> _GIVEN EXERCISE A_
Retype the records word for word, starting at the beginning of the records and going on through the line that contains "[[91, 672, 151, 727]]", with both of those lines included.

Exhibit 10.7
VERSUS SYSTEMS INC.
2017 STOCK OPTION PLAN
ADOPTED BY THE BOARD OF DIRECTORS ON MAY 17, 2017
1. PURPOSE: The purpose of this Stock Option Plan (the “Plan”) is to enable Versus Systems Inc. (the “Corporation”) and its subsidiaries or affiliates to attract and retain directors, officers, employees, consultants and advisors who will contribute to the Corporation's success by their ability, ingenuity and industry, and to enable such persons to participate in the long-term success and growth of the Corporation by giving them a proprietary interest in the Corporation in the form of options to purchase common shares of the Corporation (the “Stock Options”).
2. ELIGIBILITY: Stock Options may be granted under the Plan to:
(a) directors, officers or employees, whether full or part time, of the Corporation or of any person or company that controls or is controlled by the Corporation or that is controlled by the same person or company that controls the Corporation (an “Affiliated Entity”);
(b) bona fide consultants or advisors to the Corporation or to an Affiliated Entity, and such other service providers as may be permitted by regulatory authorities;
(collectively, the “Eligible Persons”) provided, however, that Stock Options may be conditionally granted to persons who are prospective directors, officers or employees of, or consultants, advisors or service providers to, the Corporation or an Affiliated Entity, but no such grant shall become, by its terms, effective earlier than the date as of which the board of directors approves the grant or the date as of which the prospective Eligible Persons becomes a director, officer or employee of, or a consultant or advisor to (as the case may be), the Corporation. For the purposes of this section 2, a person or company shall be considered to control another person or company if the first person or company provides, directly or indirectly, the principal direction or influence over the business and affairs of the second person or company by virtue of (i) ownership or direction of voting securities of the second person or company, (ii) a written agreement or indenture, (iii) being or controlling the general partner of a limited partnership, or (iv) being a trustee of a trust.
3. ADMINISTRATION: The Plan shall be administered by the Board of Directors of the Corporation or any committee of the Board of Directors of the Corporation appointed for that purpose (the “Board”), who shall have full authority to interpret the Plan and to make such rules and regulations and establish such procedures as they deem appropriate for the administration of the Plan. A decision of the majority of persons comprising the Board in respect of any matter hereunder shall be binding and conclusive for all purposes and upon all persons. The Board is authorized and directed to do all things and execute and deliver all instruments, undertakings and applications as they in their absolute discretion consider necessary for the implementation of the Plan.

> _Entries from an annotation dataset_
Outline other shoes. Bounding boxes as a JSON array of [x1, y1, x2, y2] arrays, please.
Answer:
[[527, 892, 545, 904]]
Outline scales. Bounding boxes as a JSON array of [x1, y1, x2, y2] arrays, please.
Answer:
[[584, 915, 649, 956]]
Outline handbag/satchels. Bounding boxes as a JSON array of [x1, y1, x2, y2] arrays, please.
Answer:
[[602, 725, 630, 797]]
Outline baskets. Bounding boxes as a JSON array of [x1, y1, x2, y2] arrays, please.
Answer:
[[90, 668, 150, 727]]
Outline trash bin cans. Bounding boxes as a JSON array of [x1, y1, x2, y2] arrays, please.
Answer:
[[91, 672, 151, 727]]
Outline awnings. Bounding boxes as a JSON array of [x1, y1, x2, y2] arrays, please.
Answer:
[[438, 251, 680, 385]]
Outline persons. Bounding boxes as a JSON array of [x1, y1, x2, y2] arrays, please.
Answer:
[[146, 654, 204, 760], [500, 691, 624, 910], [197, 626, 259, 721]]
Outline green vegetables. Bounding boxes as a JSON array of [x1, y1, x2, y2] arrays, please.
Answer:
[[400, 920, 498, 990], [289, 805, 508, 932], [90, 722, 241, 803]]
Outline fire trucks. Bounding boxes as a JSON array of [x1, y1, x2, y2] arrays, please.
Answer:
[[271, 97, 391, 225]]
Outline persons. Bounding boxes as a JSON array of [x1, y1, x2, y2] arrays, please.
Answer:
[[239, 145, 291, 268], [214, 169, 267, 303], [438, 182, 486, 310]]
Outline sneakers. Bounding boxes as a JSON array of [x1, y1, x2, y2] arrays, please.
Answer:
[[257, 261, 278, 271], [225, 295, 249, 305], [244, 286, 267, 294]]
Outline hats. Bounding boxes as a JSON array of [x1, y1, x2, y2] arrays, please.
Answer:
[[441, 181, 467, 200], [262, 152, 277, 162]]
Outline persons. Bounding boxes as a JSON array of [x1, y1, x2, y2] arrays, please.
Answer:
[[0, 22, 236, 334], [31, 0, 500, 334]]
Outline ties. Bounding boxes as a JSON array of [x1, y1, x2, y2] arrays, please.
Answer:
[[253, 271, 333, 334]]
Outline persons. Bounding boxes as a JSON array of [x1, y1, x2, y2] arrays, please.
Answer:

> _GIVEN EXERCISE B_
Echo the stock option plan word for word, starting with "3. ADMINISTRATION: The" and going on through "implementation of the Plan.".

> _TASK SOLUTION A_
Outline other shoes. Bounding boxes as a JSON array of [x1, y1, x2, y2] arrays, please.
Answer:
[[527, 892, 545, 904]]
Outline scales. Bounding boxes as a JSON array of [x1, y1, x2, y2] arrays, please.
Answer:
[[584, 915, 649, 956]]
Outline handbag/satchels. Bounding boxes as a JSON array of [x1, y1, x2, y2] arrays, please.
Answer:
[[602, 725, 630, 797]]
Outline baskets. Bounding boxes as a JSON array of [x1, y1, x2, y2] arrays, please.
Answer:
[[90, 668, 150, 727]]
Outline trash bin cans. Bounding boxes as a JSON array of [x1, y1, x2, y2] arrays, please.
Answer:
[[91, 672, 151, 727]]

> _TASK SOLUTION B_
3. ADMINISTRATION: The Plan shall be administered by the Board of Directors of the Corporation or any committee of the Board of Directors of the Corporation appointed for that purpose (the “Board”), who shall have full authority to interpret the Plan and to make such rules and regulations and establish such procedures as they deem appropriate for the administration of the Plan. A decision of the majority of persons comprising the Board in respect of any matter hereunder shall be binding and conclusive for all purposes and upon all persons. The Board is authorized and directed to do all things and execute and deliver all instruments, undertakings and applications as they in their absolute discretion consider necessary for the implementation of the Plan.